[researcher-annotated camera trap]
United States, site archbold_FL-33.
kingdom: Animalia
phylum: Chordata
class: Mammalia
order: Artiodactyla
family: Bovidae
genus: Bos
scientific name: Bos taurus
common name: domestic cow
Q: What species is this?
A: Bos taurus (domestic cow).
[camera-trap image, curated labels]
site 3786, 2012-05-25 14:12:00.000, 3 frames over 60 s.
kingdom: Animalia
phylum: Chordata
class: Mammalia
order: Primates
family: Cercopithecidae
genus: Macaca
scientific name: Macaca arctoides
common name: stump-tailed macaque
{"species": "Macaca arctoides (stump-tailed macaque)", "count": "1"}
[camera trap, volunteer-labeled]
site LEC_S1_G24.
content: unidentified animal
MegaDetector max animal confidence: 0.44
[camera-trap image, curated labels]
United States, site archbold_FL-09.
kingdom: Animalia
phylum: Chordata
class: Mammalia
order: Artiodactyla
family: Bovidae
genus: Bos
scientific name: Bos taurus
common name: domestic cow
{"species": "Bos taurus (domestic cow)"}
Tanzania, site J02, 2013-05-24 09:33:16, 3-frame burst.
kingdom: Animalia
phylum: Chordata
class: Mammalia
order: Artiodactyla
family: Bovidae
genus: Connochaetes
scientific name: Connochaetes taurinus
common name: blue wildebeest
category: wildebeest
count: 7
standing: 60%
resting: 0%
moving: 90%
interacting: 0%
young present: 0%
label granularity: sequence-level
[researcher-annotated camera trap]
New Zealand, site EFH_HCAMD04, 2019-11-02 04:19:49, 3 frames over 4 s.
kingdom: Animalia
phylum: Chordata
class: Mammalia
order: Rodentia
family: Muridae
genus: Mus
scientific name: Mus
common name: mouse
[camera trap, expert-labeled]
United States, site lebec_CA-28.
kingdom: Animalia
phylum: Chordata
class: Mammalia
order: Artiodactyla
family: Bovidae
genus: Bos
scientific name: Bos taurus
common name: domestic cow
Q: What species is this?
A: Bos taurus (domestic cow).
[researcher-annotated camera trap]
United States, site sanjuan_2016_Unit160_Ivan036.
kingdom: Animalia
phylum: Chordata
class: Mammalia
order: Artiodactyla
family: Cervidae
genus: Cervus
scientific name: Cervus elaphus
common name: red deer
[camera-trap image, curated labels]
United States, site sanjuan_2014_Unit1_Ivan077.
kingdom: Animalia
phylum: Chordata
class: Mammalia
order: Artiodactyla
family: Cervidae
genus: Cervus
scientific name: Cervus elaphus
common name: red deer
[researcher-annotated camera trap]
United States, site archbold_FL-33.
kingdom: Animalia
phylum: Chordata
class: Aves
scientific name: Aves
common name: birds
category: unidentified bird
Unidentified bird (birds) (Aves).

_ _ _

TRY IT.
Please copy out every line shown above, exactly.

YOUR RESPONSE.
[researcher-annotated camera trap]
United States, site archbold_FL-33.
kingdom: Animalia
phylum: Chordata
class: Mammalia
order: Artiodactyla
family: Bovidae
genus: Bos
scientific name: Bos taurus
common name: domestic cow
Q: What species is this?
A: Bos taurus (domestic cow).
[camera-trap image, curated labels]
site 3786, 2012-05-25 14:12:00.000, 3 frames over 60 s.
kingdom: Animalia
phylum: Chordata
class: Mammalia
order: Primates
family: Cercopithecidae
genus: Macaca
scientific name: Macaca arctoides
common name: stump-tailed macaque
{"species": "Macaca arctoides (stump-tailed macaque)", "count": "1"}
[camera trap, volunteer-labeled]
site LEC_S1_G24.
content: unidentified animal
MegaDetector max animal confidence: 0.44
[camera-trap image, curated labels]
United States, site archbold_FL-09.
kingdom: Animalia
phylum: Chordata
class: Mammalia
order: Artiodactyla
family: Bovidae
genus: Bos
scientific name: Bos taurus
common name: domestic cow
{"species": "Bos taurus (domestic cow)"}
Tanzania, site J02, 2013-05-24 09:33:16, 3-frame burst.
kingdom: Animalia
phylum: Chordata
class: Mammalia
order: Artiodactyla
family: Bovidae
genus: Connochaetes
scientific name: Connochaetes taurinus
common name: blue wildebeest
category: wildebeest
count: 7
standing: 60%
resting: 0%
moving: 90%
interacting: 0%
young present: 0%
label granularity: sequence-level
[researcher-annotated camera trap]
New Zealand, site EFH_HCAMD04, 2019-11-02 04:19:49, 3 frames over 4 s.
kingdom: Animalia
phylum: Chordata
class: Mammalia
order: Rodentia
family: Muridae
genus: Mus
scientific name: Mus
common name: mouse
[camera trap, expert-labeled]
United States, site lebec_CA-28.
kingdom: Animalia
phylum: Chordata
class: Mammalia
order: Artiodactyla
family: Bovidae
genus: Bos
scientific name: Bos taurus
common name: domestic cow
Q: What species is this?
A: Bos taurus (domestic cow).
[researcher-annotated camera trap]
United States, site sanjuan_2016_Unit160_Ivan036.
kingdom: Animalia
phylum: Chordata
class: Mammalia
order: Artiodactyla
family: Cervidae
genus: Cervus
scientific name: Cervus elaphus
common name: red deer
[camera-trap image, curated labels]
United States, site sanjuan_2014_Unit1_Ivan077.
kingdom: Animalia
phylum: Chordata
class: Mammalia
order: Artiodactyla
family: Cervidae
genus: Cervus
scientific name: Cervus elaphus
common name: red deer
[researcher-annotated camera trap]
United States, site archbold_FL-33.
kingdom: Animalia
phylum: Chordata
class: Aves
scientific name: Aves
common name: birds
category: unidentified bird
Unidentified bird (birds) (Aves).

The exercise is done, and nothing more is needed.